Asimismo, la zona de palcos es reducida
en el Parque de los Diablos Rojos, por lo que no vemos varias cabinas para los
aficionados que gustan de una comodidad muchísimo mayor.
Además, la accesibilidad al Estadio es
algo donde Culiacán se lleva de calle a la Ciudad de México.
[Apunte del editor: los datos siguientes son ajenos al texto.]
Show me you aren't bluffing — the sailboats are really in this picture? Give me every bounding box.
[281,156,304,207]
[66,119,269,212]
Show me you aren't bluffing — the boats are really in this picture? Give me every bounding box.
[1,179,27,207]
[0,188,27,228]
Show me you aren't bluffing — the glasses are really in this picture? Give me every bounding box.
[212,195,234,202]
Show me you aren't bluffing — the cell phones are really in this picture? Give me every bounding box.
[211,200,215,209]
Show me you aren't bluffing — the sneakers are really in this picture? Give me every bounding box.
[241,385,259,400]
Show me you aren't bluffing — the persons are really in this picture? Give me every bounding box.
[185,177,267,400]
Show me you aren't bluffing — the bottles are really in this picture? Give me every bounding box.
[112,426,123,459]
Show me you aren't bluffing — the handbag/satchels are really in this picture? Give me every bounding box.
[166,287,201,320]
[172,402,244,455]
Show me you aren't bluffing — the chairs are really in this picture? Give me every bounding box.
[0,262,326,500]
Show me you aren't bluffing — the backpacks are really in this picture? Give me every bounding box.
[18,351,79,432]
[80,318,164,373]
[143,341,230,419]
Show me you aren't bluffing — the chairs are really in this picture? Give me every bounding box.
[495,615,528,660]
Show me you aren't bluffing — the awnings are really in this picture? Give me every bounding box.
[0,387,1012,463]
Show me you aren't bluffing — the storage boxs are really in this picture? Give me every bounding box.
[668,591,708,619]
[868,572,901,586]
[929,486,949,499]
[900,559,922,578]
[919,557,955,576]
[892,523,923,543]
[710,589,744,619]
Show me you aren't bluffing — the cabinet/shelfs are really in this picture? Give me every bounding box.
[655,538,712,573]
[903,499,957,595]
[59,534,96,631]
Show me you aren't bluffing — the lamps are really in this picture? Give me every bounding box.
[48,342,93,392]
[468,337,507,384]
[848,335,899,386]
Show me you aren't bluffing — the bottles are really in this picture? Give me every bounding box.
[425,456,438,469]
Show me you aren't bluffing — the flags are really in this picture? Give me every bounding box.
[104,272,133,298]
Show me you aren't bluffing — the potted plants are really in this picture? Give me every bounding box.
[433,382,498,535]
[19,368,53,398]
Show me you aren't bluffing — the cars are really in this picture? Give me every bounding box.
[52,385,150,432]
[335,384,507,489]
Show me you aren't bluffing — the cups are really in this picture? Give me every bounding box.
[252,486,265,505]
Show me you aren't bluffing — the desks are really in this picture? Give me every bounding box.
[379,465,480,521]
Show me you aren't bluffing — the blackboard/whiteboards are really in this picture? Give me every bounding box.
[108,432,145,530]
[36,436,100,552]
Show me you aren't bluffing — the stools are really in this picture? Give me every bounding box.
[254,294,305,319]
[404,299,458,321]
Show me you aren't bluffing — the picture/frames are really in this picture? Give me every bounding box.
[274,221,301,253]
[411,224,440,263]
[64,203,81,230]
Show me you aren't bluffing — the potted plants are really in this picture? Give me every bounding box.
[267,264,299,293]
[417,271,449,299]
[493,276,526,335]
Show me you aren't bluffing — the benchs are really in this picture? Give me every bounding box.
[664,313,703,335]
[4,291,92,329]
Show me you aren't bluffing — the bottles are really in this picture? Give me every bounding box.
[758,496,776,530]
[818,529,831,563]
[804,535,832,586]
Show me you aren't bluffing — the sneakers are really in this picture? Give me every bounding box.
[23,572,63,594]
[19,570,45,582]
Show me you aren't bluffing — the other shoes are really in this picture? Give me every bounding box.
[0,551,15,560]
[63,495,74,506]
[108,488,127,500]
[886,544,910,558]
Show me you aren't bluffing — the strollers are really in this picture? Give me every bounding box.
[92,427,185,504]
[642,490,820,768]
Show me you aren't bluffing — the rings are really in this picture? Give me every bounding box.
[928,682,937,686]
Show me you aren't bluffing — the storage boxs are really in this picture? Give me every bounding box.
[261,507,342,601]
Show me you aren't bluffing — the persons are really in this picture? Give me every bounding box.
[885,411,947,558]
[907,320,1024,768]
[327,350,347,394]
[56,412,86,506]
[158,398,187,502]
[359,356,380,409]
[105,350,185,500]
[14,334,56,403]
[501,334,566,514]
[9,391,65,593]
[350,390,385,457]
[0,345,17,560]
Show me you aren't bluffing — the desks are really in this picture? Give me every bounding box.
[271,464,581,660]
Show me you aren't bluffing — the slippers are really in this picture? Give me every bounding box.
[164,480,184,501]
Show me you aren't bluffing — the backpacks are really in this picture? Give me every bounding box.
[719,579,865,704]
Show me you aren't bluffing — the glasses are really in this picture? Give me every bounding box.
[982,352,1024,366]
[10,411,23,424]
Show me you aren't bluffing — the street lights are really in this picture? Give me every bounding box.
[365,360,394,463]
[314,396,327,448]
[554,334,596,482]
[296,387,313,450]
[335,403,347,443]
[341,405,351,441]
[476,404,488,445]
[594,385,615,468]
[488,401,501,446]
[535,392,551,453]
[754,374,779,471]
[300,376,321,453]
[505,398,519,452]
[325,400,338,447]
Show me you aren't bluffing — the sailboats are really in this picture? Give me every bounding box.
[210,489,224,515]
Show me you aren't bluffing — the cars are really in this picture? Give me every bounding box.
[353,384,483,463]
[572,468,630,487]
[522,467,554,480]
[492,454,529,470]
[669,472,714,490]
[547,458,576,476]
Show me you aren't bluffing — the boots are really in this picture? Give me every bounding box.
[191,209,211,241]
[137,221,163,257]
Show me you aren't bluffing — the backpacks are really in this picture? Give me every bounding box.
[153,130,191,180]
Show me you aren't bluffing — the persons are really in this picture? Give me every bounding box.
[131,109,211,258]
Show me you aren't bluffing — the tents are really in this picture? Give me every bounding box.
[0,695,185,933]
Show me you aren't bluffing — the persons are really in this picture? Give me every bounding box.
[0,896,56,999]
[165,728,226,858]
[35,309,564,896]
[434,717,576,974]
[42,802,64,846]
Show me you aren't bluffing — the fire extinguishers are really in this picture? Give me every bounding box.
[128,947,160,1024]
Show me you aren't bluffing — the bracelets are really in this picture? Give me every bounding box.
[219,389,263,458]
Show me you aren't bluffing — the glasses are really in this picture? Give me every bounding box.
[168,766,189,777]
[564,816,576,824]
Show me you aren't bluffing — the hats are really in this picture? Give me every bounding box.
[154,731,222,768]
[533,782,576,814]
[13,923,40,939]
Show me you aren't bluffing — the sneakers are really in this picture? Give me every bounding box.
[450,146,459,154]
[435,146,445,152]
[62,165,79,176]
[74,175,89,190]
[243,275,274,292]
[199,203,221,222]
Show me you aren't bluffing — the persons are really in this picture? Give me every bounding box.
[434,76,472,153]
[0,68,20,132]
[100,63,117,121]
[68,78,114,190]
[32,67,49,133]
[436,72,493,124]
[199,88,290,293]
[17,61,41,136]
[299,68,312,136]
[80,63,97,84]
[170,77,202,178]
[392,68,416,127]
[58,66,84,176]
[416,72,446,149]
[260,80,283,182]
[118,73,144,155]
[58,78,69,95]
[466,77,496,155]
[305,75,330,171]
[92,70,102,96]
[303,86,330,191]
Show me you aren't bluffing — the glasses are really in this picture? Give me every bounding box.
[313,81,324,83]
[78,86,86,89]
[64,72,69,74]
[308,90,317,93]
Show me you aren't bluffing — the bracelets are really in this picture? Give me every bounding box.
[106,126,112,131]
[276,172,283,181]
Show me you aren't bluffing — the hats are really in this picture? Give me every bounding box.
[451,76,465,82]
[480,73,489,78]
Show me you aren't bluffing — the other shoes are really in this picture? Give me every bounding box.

Haciendo un
ejercicio simple, me toma cerca de 15 minutos conducir de mi domicilio al
Parque de los Guindas, donde además, el estacionamiento se encuentra justo
detrás del jardín izquierdo, por lo que la caminata hasta tu butaca es mínima,
y, como describimos hace unos momentos, toma alrededor de una hora, si no es
que más, el trasladarse y ocupar tu lugar en el Alfredo Harp Helú.
Por esto, los Diablos son un equipo
golpeado por su propia ciudad, con horarios que pueden resultar conflictivos a
la hora de trasladarse hasta el partido, por lo que no mucha gente se anima a
realizar esta odisea, es curioso, pero desde su salida del Parque del Seguro
Social, otrora ubicado en Avenida Cuauhtémoc y Viaducto Miguel Alemán (en pleno
corazón de la Ciudad de México), el aficionado escarlata poco a poco se fue
alejando de su equipo, por lo que ahora vemos entradas de 7 mil u 8 mil gentes,
en un inmueble acondicionado para recibir más de 20 mil personas, pero en una
ubicación muy remota de los núcleos de transporte público de la capital.
Eso sí, si en algo el México le gana de
calle a Culiacán, es en la calidad de su afición, es cierto, no llenan ni medio
Estadio, pero la entrega y el ambiente que ponen los seguidores, opaca
completamente a la apática afición de ocasión de los guindas.
No hay que cegarnos, Tomateros tiene
entradas de más del 75% de su Estadio partido a partido, pero siendo francos,
un 15% de esos asistentes se dedican a ver el juego; son más los que van por el
mero hecho de decir que están en el evento del momento, y es común encontrar a
personas que desconocen completamente cómo va el encuentro, o que ni siquiera
saben cómo se llama el jugador que está lanzando.
La afición escarlata, desde los más
chicos hasta los más veteranos, conocen perfectamente la plantilla capitalina,
aplauden con emoción cada jugada en favor del México, y lamentan profundamente
los errores y las derrotas, pero por más desigual que vaya el marcador, se
mantienen en pie de guerra, apoyando a los Diablos, y en el marcador favorable,
es una fiesta total.
Dejando de lado la comparativa, haber
ido a la Ciudad de México y conocer de cerca a uno de los equipos más exitosos
de nuestro país, y que irónicamente es el más golpeado por sus propios
seguidores, fue una experiencia muy interesante, el hecho de ver cómo se vive
el béisbol en otras latitudes de nuestro país, aunque no sean aficiones
inmensas, siempre resulta un bonito ejercicio, sobre todo porque estamos
presenciando aquello que más nos apasiona: el béisbol.
Con esta historia terminamos por hoy,
les deseamos una excelente semana, y nos leemos muy pronto.